──────── Source text ────────

Thursday, 8 March 2012

Do Atheists Need Faith?

Since becoming an atheist I've been thinking a lot about faith.  As a Christian I was taught that faith is a good thing; a VERY good thing.  In fact, in Christianity, it's one of the three biggies ("faith, hope and love...").

I can still remember what it felt like when I first encountered the mere suggestion, during my de-conversion, that faith might not be a positive attribute after all.  The very thought of it was startling (and deeply disturbing) to me.  You mean there are actually people who think it's bad to have faith?!  Sane people?

As I began to analyze it, more and more, I ultimately came to the conclusion that faith is, by and large, something to be avoided wherever possible.  Yes, you read that last sentence correctly.  To repeat, I now believe that faith is something to be avoided.

Below, I will do my best to explain cogently why I would ever say such a scandalous thing.

First, let's begin with a quick clarification.  I've noticed that discussions about faith have a tendency to get bogged down in semantics.  I think this is partly due to the fact that the word faith itself has several different definitions.  For the purposes of this post I'd like to hone in on definition number 2, according to, "belief that is not based on proof".  To be clear, I have no significant problem with some of the other definitions of the word faith (such as definition number 1, "confidence or trust in a person or thing").  More on that later.

Let's get back to my original it necessary, or even healthy, for any of us to cleave to a "belief that is not based on proof"?  Ever??  No.  Absolutely not.  Christian, can you think of any other area in life, besides religion, where "belief without proof" is beneficial in some way? Just one example?

Take your time.

Now, notice that I did not title this post "do atheists have faith".  I'm certain there are plenty of atheists who hold firmly to all sorts of unsupported beliefs.  My point is that they shouldn't. Faith, in this second sense of the word, is simply not required nor is it helpful.

──────── Data lines ────────

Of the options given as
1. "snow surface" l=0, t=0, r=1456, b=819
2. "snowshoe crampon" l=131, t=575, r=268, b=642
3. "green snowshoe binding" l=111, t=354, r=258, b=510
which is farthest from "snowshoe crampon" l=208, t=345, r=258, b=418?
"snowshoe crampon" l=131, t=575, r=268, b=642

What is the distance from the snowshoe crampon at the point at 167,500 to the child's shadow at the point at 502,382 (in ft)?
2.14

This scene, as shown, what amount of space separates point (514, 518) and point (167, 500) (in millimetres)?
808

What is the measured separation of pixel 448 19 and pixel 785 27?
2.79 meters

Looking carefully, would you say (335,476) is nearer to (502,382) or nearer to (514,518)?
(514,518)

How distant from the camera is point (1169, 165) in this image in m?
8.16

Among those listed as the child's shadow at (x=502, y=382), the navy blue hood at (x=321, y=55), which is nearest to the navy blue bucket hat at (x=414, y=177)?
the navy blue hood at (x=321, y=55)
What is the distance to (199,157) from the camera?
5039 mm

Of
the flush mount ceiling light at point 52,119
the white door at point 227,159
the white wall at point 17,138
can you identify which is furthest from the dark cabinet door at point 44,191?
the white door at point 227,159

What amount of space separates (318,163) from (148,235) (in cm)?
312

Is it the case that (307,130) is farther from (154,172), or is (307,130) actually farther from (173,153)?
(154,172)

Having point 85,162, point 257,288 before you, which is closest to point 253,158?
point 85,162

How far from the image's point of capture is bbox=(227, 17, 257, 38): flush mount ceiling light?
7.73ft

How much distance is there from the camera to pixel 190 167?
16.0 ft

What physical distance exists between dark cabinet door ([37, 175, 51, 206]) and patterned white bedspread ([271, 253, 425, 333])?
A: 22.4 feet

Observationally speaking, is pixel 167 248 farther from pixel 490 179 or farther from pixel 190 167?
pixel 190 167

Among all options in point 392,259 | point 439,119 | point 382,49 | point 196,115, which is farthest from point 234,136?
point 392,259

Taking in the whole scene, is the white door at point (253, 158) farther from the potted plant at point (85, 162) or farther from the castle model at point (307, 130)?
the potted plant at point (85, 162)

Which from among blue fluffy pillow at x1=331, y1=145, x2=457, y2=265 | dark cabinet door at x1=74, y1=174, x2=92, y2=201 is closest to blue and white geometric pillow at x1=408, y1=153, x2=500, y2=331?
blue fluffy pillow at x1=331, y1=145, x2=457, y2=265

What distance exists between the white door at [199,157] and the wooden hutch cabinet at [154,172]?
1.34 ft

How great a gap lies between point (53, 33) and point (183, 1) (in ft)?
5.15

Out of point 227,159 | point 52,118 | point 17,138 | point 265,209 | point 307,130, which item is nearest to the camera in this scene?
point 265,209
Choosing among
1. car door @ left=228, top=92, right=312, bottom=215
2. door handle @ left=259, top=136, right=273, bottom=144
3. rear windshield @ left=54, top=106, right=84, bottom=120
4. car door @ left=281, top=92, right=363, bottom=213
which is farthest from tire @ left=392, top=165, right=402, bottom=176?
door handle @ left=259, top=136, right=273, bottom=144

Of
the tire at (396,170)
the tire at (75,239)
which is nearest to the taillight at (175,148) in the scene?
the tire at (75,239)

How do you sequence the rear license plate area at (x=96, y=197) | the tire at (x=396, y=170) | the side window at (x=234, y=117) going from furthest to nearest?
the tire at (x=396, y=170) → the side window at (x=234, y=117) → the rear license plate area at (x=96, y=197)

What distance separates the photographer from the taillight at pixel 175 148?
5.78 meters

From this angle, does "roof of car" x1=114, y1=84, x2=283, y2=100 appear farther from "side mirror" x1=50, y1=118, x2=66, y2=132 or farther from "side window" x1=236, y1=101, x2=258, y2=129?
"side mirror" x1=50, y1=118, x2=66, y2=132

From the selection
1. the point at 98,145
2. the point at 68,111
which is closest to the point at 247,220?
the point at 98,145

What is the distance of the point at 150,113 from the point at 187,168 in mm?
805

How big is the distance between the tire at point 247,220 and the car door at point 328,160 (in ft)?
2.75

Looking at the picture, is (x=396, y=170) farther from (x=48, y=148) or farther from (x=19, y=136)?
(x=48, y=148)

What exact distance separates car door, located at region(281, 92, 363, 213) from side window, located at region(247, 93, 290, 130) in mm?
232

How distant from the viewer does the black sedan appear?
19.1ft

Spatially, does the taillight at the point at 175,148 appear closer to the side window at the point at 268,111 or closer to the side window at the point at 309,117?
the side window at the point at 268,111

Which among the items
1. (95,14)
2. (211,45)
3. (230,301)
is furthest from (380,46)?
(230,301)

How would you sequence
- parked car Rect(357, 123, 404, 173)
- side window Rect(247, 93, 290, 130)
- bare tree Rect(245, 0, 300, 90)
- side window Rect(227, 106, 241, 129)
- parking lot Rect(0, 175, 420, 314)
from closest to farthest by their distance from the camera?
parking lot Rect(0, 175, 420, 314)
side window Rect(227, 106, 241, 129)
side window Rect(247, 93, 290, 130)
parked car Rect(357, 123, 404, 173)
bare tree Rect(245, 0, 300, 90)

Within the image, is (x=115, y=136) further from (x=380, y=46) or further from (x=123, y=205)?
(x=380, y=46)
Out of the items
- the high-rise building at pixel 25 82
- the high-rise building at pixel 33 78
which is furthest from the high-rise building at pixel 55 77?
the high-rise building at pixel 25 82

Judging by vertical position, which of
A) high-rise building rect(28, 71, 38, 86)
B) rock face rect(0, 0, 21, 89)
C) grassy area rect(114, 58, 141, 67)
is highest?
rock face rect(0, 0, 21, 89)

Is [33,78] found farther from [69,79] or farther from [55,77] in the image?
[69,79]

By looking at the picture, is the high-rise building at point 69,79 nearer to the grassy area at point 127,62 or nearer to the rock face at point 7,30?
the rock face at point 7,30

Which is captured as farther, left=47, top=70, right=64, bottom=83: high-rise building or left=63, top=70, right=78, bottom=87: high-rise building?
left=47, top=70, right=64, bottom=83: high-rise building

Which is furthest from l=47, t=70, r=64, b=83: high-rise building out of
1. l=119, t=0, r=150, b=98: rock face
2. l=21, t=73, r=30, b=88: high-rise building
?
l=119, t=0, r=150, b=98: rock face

────────

**Instruction:**
Resume the blog post on whether atheists need faith, starting right after its last sentence.

**Exercise answer:**
I once interacted with a Christian who "played the faith card" by accusing atheists of having "faith" in The Big Bang Theory.  To illustrate she linked to a document which contained numerous highly technical, and supposedly unresolved, problems with the theory.  What she failed to realize is that such an objection is completely irrelevant to the atheist.  It can't even get off the ground, because we do not hold to The Big Bang Theory in a manner that is comparable to the way in which she holds to the Christian religion.  If The Big Bang were disproved tomorrow, it wouldn't phase us skeptics.  Our core beliefs would remain fully intact.  I do "believe" in the Big Bang theory, mind you, but only because it's the best explanation we've got (and, despite what she claimed, there is an abundance of evidence in its favor).  I don't have "faith" in it by any means.  She further viewed our unwillingness to debate it point by point as a rhetorical win, for her side, when in fact it was simple humility (and respect for proper scientists) that kept us from taking this approach.  What she should have been doing instead is seeking out a physicist or a cosmologist.  Did she?  I sincerely hope so, but I doubt it.

Also, as I discussed last time, Christianity does not win by default even if our best minds are unable to explain where The Universe came from.  Atheists/agnostics are completely o.k. with answering "I don't know", whenever and wherever necessary; can Christians say the same?

My current belief is that it's perfectly alright to have varying degrees of certainty about pretty well anything and everything.  For example, I feel around 99% certain that I will wake up tomorrow morning.  I am a relatively young man, without any significant health problems (that I am aware of), and it is pretty rare for people like me to die suddenly in the middle of the night.  I am about 75% sure that I won't have to replace either one of my aging cars within the next year.  I feel roundabout 60% sure that it will rain tomorrow.  (Or at least that's what the meteorologist says.) Should I be feeling the need to use faith, to "top up" any of these beliefs?  Let's say someone is 51% convinced that Jesus died for their sins, but 49% of them doubts it (pretending, for the moment, that such a thing could be accurately measured); do they squeeze into eternal bliss by the skin of their teeth?  And what if you flip those numbers the other way?  Does such a person merit eternal punishment, with no chance of reprieve, but "just barely"?  The absurdities, in the Christian worldview, only deepen the more that you allow yourself to ponder on such conundrums.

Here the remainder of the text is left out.